Following the original vocal is useful while you learn a melody, but it becomes a problem when it masks your own pitch, breath, and lyric endings. If you cannot hear yourself, you cannot fix the line. This recipe uses a reduced-vocal practice mix, one short lyric loop, and a quick recording check so you can find the space where your voice belongs.
Choose one line where your voice disappears
Do not sing the whole song today. Pick one lyric line where your voice gets covered, your breath runs out, or the first note feels late. A single line is narrow enough to hear the real problem and repeat it several times without fatigue.

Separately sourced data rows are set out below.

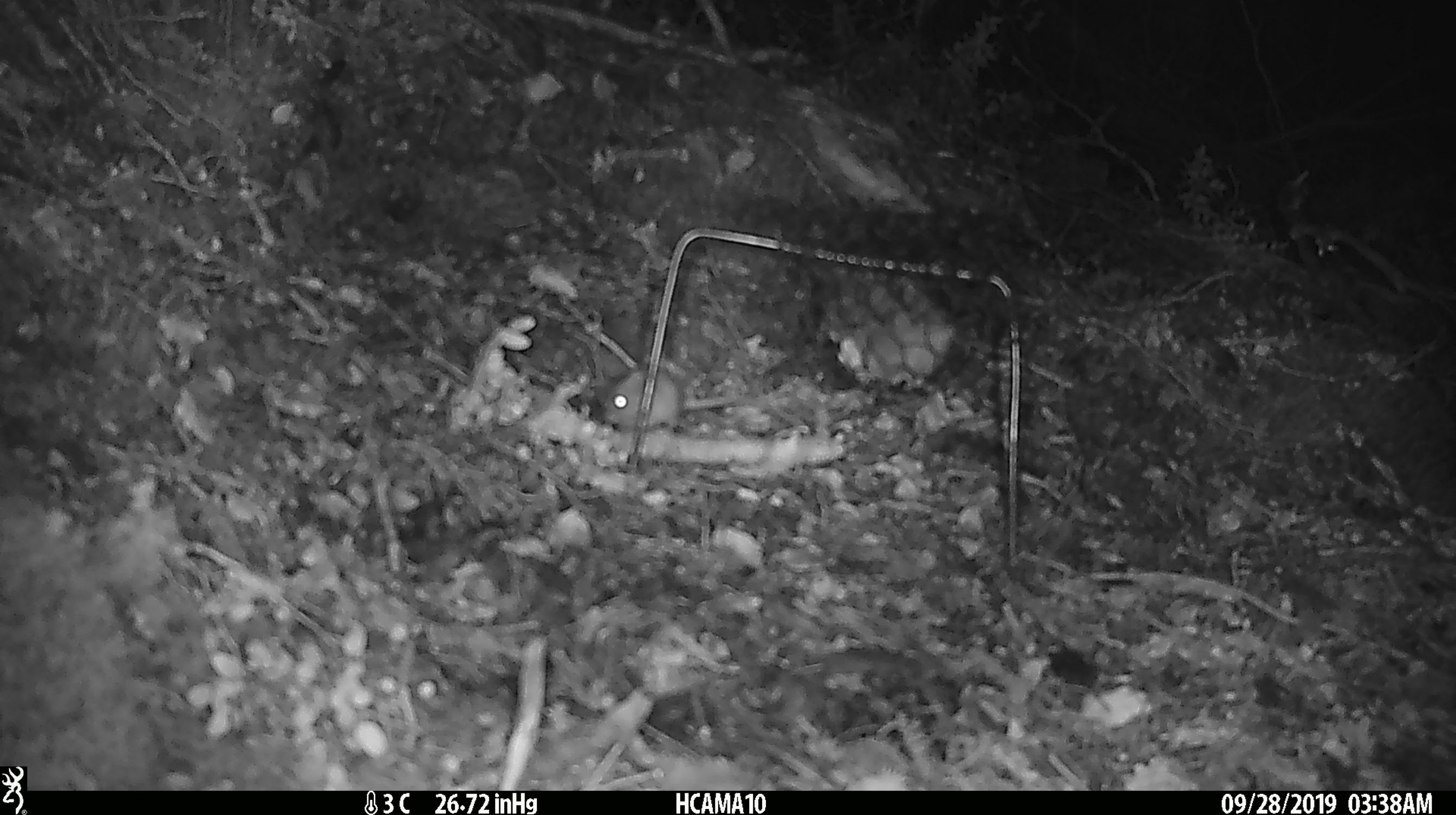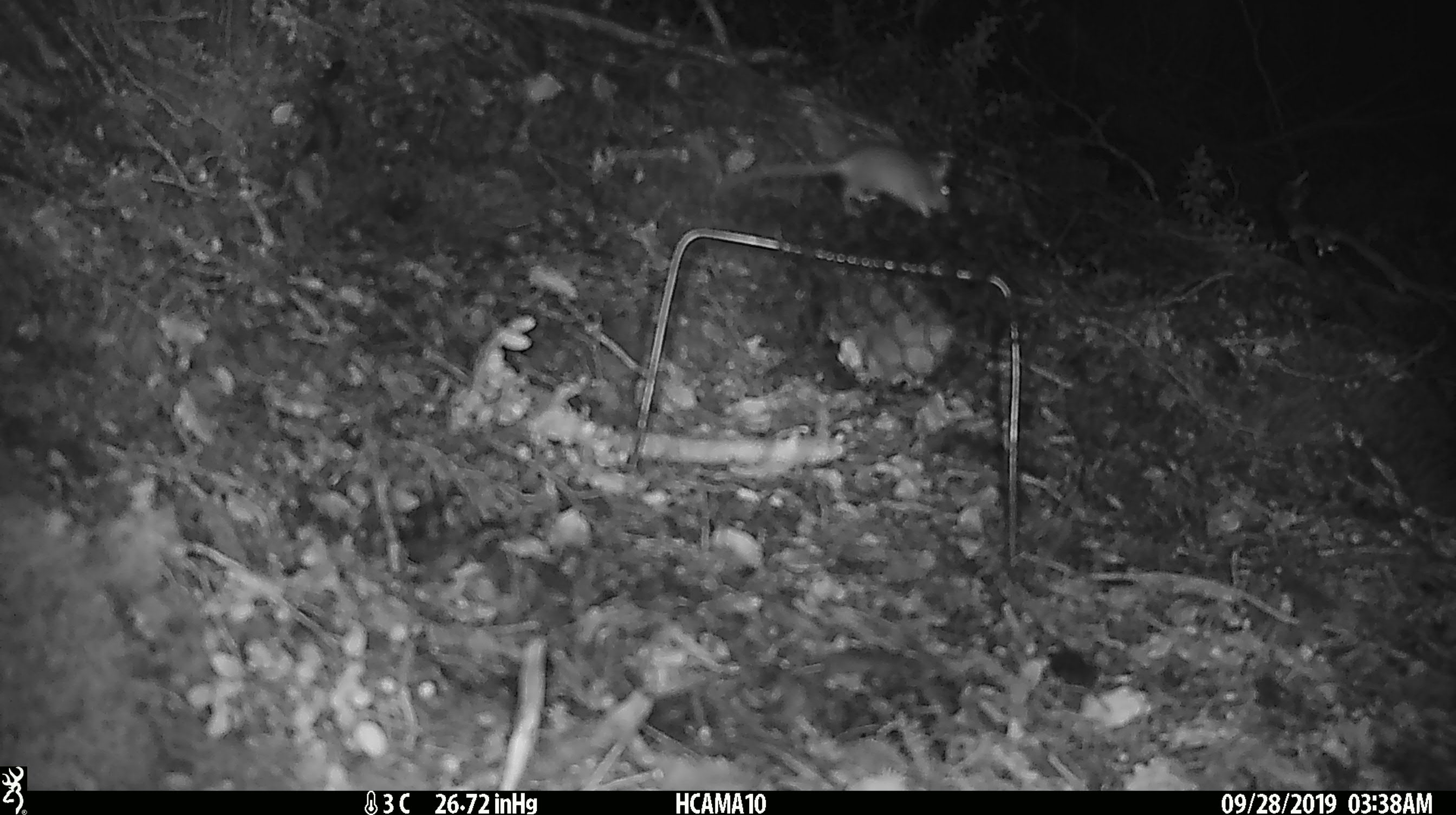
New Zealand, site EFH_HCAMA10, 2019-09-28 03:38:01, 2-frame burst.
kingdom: Animalia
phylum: Chordata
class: Mammalia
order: Rodentia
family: Muridae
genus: Mus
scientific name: Mus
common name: mouse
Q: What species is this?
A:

Lower the original vocal before muting it
You do not need to start with a completely silent vocal stem. In Jium, lower the original vocal so the melody reference remains, but your own voice has room to appear. If the original vocal stays too loud, you keep hiding behind it; if it disappears too soon, you may lose the guide.
Loop one lyric line with a short lead-in
Set the loop from one or two seconds before you sing, through the problem lyric line, and up to the next line entrance. That window captures breath preparation, the first note, the phrase ending, and the transition into the next section.
Record once, then adjust the vocal level
Record one quick pass and listen back immediately. Check whether the first note is late, the long note falls, the ending closes too early, or the breath arrives too late. If your voice is clear, lower the original vocal more; if the melody reference disappears, bring it back slightly.